Em 2001, a diocese de Crato constituiu uma comissão a fim de preparar uma revisão histórica sobre a causa de padre Cícero. Dom Fernando Panico, que esteve à frente da diocese de 2001 a 2016, foi responsável pelo início dos estudos. Após cinco anos de trabalho, em 30 de maio de 2006, uma petição foi entregue à Congregação para a Doutrina da Fé com a assinatura de 254 bispos brasileiros pedindo um gesto concreto de reconhecimento das ações pastorais e apostólicas de padre Cícero no desenvolvimento da região. Em 2014, a Secretaria de Estado da Santa Sé enviou à diocese de Crato uma carta de reconciliação de padre Cícero com a Igreja católica.

No sábado (20), o bispo de Crato, dom Magnus Henrique Lopes, anunciou ao final da tradicional missa em sufrágio da alma de padre Cícero, em Juazeiro do Norte (CE), que a Santa Sé autorizou a abertura do processo de beatificação de padre Cícero Romão Batista.

Em mensagem aos diocesanos de Crato e aos romeiros de padre Cícero, dom Fernando Panico afirmou que seu coração se encheu “de alegria” com a notícia de que a Santa Sé autorizou a abertura do processo de beatificação de padre Cícero. O bispo emérito recordou as palavras do próprio padre Cícero, ao afirmar que “Deus nunca deixou trabalho sem recompensa, nem lágrima sem consolação”.

Dom Panico recordou que, após receber a carta da Santa Sé sobre a reconciliação de padre Cícero com a Igreja, foi a Roma pessoalmente agradecer ao papa Francisco, que lhe manifestou o desejo de “fazer mais por essa causa”. “Para a Igreja Católica, o testemunho do servo de Deus padre Cícero é algo muito grande que vai impactar enormemente na vida pastoral, não só do nordeste brasileiro, mas de todo Brasil. O povo fiel de Deus, bispos e clero brasileiro por diversas vezes, nos manifestos de suas reuniões pediam a canonização do padre Cícero”, afirmou.

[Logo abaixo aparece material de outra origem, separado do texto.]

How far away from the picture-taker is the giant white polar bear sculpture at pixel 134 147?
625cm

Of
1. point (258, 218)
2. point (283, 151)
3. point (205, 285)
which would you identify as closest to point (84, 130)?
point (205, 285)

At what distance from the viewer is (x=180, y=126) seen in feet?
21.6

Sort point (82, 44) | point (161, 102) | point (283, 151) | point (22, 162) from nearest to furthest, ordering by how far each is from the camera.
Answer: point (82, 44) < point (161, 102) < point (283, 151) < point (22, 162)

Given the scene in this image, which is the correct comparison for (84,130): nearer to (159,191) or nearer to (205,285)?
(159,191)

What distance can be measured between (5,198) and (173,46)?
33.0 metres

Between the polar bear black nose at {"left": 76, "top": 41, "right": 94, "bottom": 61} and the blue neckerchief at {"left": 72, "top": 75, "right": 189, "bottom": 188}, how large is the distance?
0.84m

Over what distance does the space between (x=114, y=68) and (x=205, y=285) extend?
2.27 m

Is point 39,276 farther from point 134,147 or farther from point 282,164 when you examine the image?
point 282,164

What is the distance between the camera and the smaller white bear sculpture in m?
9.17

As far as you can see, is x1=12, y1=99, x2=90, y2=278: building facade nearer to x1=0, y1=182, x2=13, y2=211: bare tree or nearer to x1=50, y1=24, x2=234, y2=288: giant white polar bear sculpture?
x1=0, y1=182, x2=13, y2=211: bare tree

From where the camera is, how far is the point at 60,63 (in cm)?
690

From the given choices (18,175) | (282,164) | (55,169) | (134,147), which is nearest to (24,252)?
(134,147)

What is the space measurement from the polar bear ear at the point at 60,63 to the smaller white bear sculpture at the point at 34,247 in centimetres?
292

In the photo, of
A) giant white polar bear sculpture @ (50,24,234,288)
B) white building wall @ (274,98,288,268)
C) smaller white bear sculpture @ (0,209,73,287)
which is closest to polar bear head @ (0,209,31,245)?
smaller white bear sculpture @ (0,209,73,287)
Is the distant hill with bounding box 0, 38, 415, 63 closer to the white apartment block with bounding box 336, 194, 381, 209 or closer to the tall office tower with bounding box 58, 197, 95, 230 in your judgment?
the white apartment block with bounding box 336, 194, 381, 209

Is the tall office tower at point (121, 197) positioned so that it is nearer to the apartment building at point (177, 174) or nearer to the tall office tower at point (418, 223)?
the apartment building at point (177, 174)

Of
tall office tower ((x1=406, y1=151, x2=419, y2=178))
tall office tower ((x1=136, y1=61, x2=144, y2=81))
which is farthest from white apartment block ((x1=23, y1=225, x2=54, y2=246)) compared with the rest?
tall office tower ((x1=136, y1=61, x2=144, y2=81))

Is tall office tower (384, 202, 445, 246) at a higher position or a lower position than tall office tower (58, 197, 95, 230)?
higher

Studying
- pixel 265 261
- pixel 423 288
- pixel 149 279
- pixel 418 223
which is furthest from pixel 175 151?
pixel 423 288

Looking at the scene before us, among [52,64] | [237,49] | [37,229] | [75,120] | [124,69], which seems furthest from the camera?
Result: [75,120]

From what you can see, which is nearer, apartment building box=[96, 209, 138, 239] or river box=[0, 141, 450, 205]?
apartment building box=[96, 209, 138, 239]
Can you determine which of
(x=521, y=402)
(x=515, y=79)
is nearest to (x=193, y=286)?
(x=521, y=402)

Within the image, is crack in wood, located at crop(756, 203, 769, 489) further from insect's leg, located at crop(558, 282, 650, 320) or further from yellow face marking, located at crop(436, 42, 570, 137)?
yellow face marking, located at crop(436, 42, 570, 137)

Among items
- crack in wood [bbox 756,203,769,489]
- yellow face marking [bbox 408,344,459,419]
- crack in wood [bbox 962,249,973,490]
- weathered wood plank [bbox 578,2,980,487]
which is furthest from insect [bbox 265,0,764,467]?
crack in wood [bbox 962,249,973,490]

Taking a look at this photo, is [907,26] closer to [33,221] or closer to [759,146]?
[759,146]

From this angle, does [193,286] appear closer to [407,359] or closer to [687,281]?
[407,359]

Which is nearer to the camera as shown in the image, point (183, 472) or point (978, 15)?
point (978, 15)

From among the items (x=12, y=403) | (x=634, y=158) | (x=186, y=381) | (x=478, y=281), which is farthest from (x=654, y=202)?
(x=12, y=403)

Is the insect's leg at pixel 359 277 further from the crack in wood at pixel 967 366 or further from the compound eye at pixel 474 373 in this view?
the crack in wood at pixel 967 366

O bispo emérito de Crato agradeceu às pessoas que colaboraram com o processo de reconciliação de padre Cícero e ao atual bispo diocesano, dom Magnus Henrique, por seu trabalho pela abertura do processo de beatificação de padre Cícero. Também agradeceu aos romeiros. Para ele, sem a “fidelidade, confiança e resistência” dos romeiros, “não teríamos chegado aqui”.

Ao se dirigir ao atual bispo de Crato, dom Fernando Panico também afirmou que “não podemos esquecer a beata Maria Magdalena do Espírito Santo de Araújo”, que recebeu a comunhão de padre Cícero e a hóstia teria sangrado na boca dela. “Espero que o senhor abrace também essa próxima missão: uma missão difícil, mas tenho a convicção de que não podemos separar Padre Cícero da Beata Maria de Araújo, como não podemos separá-los dos Romeiros e das Romeiras. Esse tripé sustenta as grandes manifestações de fé que se veem em Juazeiro do Norte”, disse dom Panico.